Do you like paying off your loans and driving your cars until the wheels fall off?

One of the benefits of leasing is that you can drive a new car every two, three or four years, However, you'll always be making payments. To many people, this is an acceptable trade off considering the benefit of always having a new car that is always under warranty. If you prefer to make higher monthly payments but then have a period in which you are payment-free, then buying is a better option for you than leasing.

How's your health?

If you have medical problems that may prevent you from completing a lease, it's better not to lease. Leasing is not like renting. You can't simply return a leased car to the lease company if health problems, or even death, occurs. Leases are financial obligations, similar to loans and mortgages.

So which is better, lease or buy?

It depends on what's most important to you. All of us have different lifestyles and priorities - in cars and in finances. Car lease-versus-buy decisions must be made with your own life style and priority attributes in mind. What's right for one person can be totally wrong for another.

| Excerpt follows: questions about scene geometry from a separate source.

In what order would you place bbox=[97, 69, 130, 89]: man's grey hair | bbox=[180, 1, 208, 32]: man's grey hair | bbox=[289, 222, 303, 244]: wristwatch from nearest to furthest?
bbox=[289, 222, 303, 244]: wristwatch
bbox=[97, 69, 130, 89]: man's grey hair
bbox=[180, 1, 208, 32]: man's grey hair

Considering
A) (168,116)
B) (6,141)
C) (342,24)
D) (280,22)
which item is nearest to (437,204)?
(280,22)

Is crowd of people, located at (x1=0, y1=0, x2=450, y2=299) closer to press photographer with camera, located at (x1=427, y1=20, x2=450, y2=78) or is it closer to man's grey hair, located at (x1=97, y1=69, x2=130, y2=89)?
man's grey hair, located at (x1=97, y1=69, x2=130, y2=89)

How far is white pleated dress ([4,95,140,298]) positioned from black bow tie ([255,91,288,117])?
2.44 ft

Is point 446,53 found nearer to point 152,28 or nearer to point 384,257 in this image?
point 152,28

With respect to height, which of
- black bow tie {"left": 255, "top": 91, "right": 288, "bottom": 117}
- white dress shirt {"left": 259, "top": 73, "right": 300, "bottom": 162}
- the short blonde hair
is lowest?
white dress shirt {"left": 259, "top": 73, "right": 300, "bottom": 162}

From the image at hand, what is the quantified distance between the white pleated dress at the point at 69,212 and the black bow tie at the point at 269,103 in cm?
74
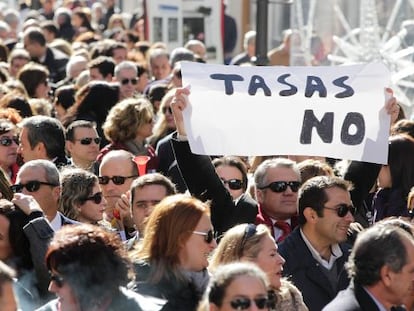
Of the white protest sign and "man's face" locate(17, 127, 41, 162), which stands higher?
the white protest sign

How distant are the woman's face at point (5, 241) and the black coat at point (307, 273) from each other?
1.48m

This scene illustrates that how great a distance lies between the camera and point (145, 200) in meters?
7.71

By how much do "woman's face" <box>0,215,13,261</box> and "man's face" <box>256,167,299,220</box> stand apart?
1.83 metres

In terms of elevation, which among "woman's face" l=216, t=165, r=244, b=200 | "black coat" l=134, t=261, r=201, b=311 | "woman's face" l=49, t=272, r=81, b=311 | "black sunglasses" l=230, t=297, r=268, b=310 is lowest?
"woman's face" l=216, t=165, r=244, b=200

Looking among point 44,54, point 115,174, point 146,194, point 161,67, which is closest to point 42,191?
point 146,194

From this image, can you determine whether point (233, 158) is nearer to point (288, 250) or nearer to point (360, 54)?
point (288, 250)

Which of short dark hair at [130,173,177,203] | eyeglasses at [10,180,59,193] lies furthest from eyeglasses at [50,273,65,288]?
eyeglasses at [10,180,59,193]

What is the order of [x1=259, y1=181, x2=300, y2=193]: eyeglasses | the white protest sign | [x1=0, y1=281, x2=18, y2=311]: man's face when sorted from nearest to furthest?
1. [x1=0, y1=281, x2=18, y2=311]: man's face
2. [x1=259, y1=181, x2=300, y2=193]: eyeglasses
3. the white protest sign

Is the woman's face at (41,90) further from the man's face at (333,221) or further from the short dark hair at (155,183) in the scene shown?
the man's face at (333,221)

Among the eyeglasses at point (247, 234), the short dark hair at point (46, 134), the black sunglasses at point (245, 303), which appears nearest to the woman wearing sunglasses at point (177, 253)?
the eyeglasses at point (247, 234)

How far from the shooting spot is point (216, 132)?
8.33m

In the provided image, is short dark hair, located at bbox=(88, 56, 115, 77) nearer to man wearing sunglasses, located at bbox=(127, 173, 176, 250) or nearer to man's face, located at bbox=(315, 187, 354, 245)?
man wearing sunglasses, located at bbox=(127, 173, 176, 250)

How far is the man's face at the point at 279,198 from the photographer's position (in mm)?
8125

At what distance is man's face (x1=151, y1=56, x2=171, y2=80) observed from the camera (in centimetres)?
1564
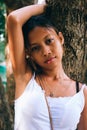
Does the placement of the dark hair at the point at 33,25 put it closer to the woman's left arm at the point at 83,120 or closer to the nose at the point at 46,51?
the nose at the point at 46,51

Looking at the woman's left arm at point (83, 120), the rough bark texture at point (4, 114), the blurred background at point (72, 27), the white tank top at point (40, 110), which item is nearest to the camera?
the white tank top at point (40, 110)

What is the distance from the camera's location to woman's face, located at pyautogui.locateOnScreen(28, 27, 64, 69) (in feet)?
5.64

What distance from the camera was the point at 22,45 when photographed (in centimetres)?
174

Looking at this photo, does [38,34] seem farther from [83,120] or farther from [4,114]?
[4,114]

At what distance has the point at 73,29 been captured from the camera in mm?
1962

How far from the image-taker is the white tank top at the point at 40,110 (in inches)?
65.7

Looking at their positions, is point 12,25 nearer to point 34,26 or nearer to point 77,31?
point 34,26

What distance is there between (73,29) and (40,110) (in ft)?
1.67

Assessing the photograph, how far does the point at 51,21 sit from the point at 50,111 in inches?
18.8

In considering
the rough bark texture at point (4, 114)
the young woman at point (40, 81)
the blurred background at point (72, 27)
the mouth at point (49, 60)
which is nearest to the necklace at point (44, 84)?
the young woman at point (40, 81)

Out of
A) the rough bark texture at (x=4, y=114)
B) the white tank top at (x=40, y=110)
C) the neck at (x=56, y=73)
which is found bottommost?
the rough bark texture at (x=4, y=114)

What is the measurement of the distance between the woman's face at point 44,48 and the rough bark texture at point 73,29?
19 cm

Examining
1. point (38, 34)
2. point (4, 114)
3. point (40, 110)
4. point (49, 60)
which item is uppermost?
point (38, 34)

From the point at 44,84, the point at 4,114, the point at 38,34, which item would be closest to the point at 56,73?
the point at 44,84
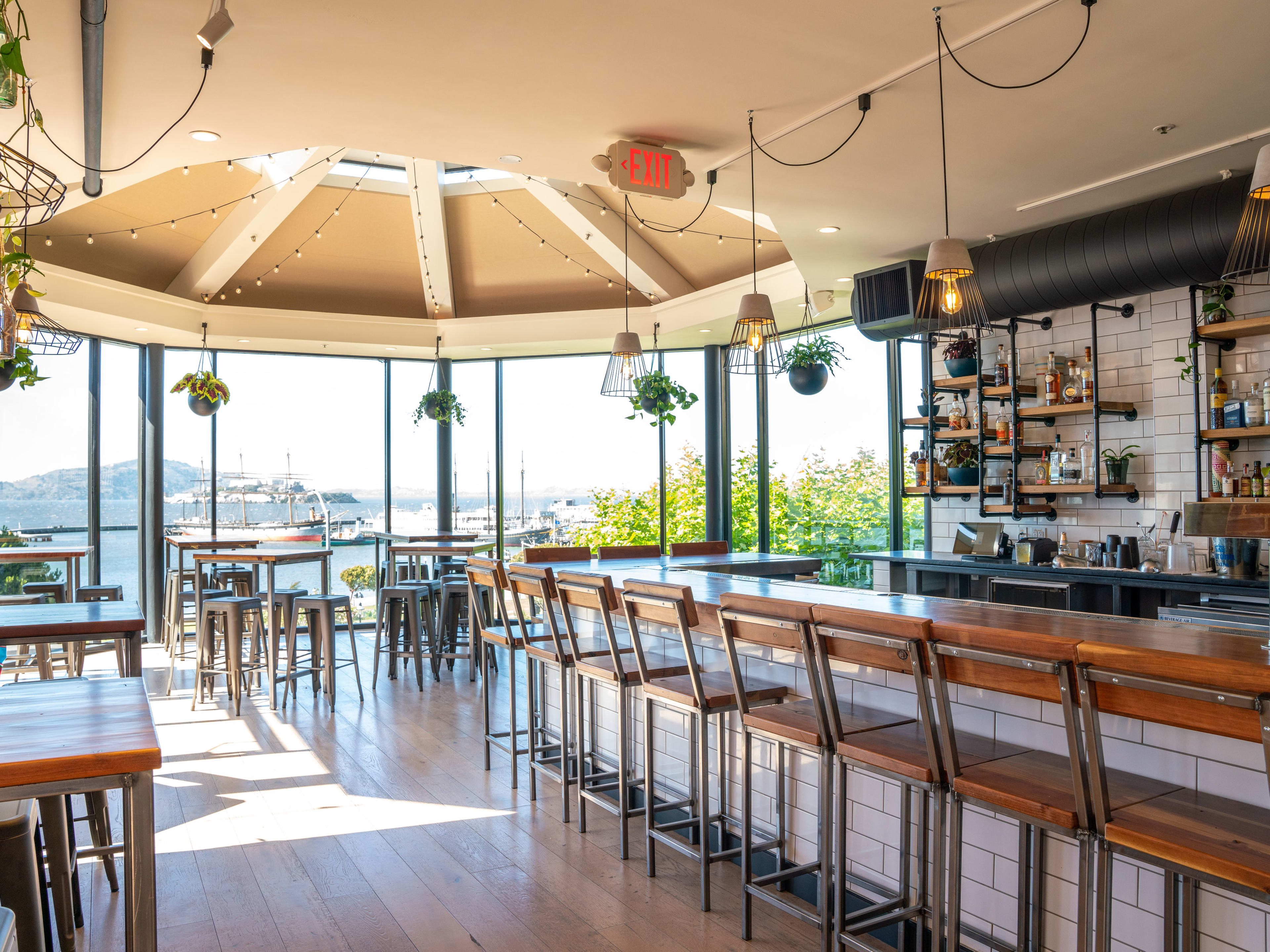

LEASE - If you enjoy driving a new car every two or three years, want lower monthly payments, like having a new car that has the latest safety features and is always under warranty, don't like trading and selling used cars, don't care about building ownership equity, have a stable predictable lifestyle, drive an average number of miles, properly maintain your cars, are willing to pay more over the long haul to get these benefits, and understand how leasing works, then you should LEASE.

BUY - If you don't mind higher monthly payments, prefer to build up trade-in or resale value (equity), like the idea of having ownership, like paying off your loan to be payment-free for a while, don't mind the unexpected cost of repairs after the warranty has expired, drive more than average miles, prefer to drive your cars to spread out the cost, like to customize your cars, expect lifestyle changes in the near future, and don't like the risk of possible lease-end charges - the you should BUY.